En tant que doctorant en biostatistique, je me sens bien avec ce que @ Frank-Harrell a dit. Et c'est tout à fait correct !!! Les étudiants de notre département ont d'excellents stages après l'obtention de leur diplôme.

D'un autre côté, @StasK a cité l'article " Ne sommes-nous pas de la science des données?", mais l'a intitulé " les statisticiens ne sont pas reconnus comme scientifiques des données ". Cela me trompe quelque peu. Les statisticiens pourraient ne pas être qualifiés de scientifiques des données. Mais qui d'autre peut le revendiquer formellement? Quoi qu'il en soit, ce que l'article dit, du moins pour moi, c'est que les statistiques ont le grand potentiel de contribuer à la science des données. Le principal problème, s'il y en a, qui empêche les statistiques de promouvoir la science des données est que les gens de Statistics ne sont pas bien formés pour le calcul à grande échelle et la programmation efficace. Cité à partir de cet article est le suivant.

Et aux statistiques. Les statistiques ont un énorme potentiel pour contribuer à la science des données. Il existe des problèmes de recherche ouverts exigeant que les méthodes statistiques classiques d'échantillonnage, de conception et d'inférence causale soient «mises à l'échelle» pour être réalisables avec des ensembles de données massifs. Rares sont les informaticiens et les autres qui dominent le paysage de la science des données qui connaissent bien ces concepts, et beaucoup adoptent une vision «algorithmique» de l'analyse des données. La science des données a besoin d'une réflexion statistique et de nouveaux cadres fondamentaux - par exemple, quelle est la «population» face au Big Data généré par Google?

En fait, de nombreuses entreprises commencent à collecter des données de manière prospective pour des tests internes et la validation, et la puissance des principes de conception est peu appréciée. Les statisticiens pourraient propulser des avancées majeures grâce au développement d'une «conception expérimentale pour le 21e siècle»!

On peut sans doute dire que l'informatique est en meilleure position mais qu'elle n'a tout simplement pas la réflexion statistique. Mais pour moi, je considère les deux composants principaux comme le «cerveau» et les «mains»! Si la conception de l'expérience est défectueuse au tout début, ou si l'inférence est biaisée à la toute fin, nous nous retrouverons avec une histoire totalement différente sur la conclusion et la stratégie commerciale.

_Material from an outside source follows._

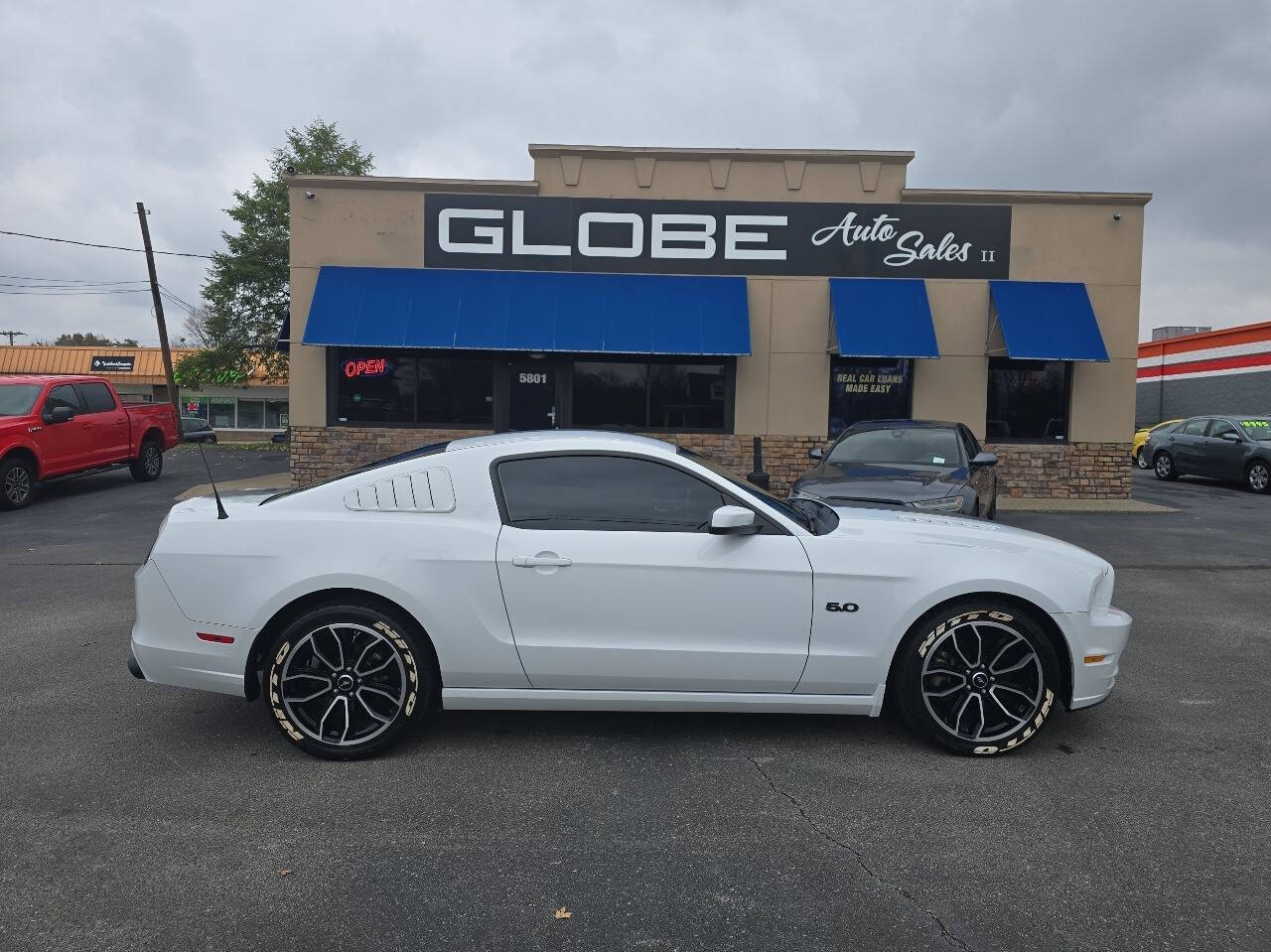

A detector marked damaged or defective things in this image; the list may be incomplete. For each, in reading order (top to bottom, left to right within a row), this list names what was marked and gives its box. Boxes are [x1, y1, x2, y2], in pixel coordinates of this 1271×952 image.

cracked pavement [0, 450, 1265, 945]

Pour simplifier les choses tout ce que je souhaite transmettre ici, les praticiens de la science des données ont vraiment besoin d'une grande réflexion statistique et de la programmation.

FIN EDIT:

Pour décider du degré que vous allez poursuivre, vous devez obtenir pour savoir quels ensembles de compétences vous qualifient pour travailler dans le domaine de la science des données. Sur la base de ce que je sais, si vous souhaitez entrer dans le domaine de la science des données, les compétences "hard" que vous souhaiteriez équiper sont essentiellement de deux ordres: la forte capacité analytique et un bon calcul et programmation compétences. Vous pouvez accéder à Quora et effectuer des recherches telles que "science des données", "scientifique des données", etc., pour avoir une idée de ce à quoi ressemble le domaine et de ce dont vous avez besoin pour vous y préparer. Voici deux questions de Quora que vous voudrez peut-être répondre:

  1. Qu'est-ce que la science des données?
  2. Comment devenir un data scientist?

Quelques questions comme celle-là, vous comprenez mon point.

(Les compétences générales , comme l'oral et Les compétences en communication écrite et la capacité à travailler en équipe sont également très importantes. Et dans certaines circonstances, elles sont encore plus importantes que vos compétences analytiques dans une certaine mesure. Mais la discussion sur les compétences générales est certainement hors sujet pour vos questions.)

Revenons maintenant à vos questions.

Quels sont les choix de diplômes d'études supérieures qui m'amèneraient là où je veux aller?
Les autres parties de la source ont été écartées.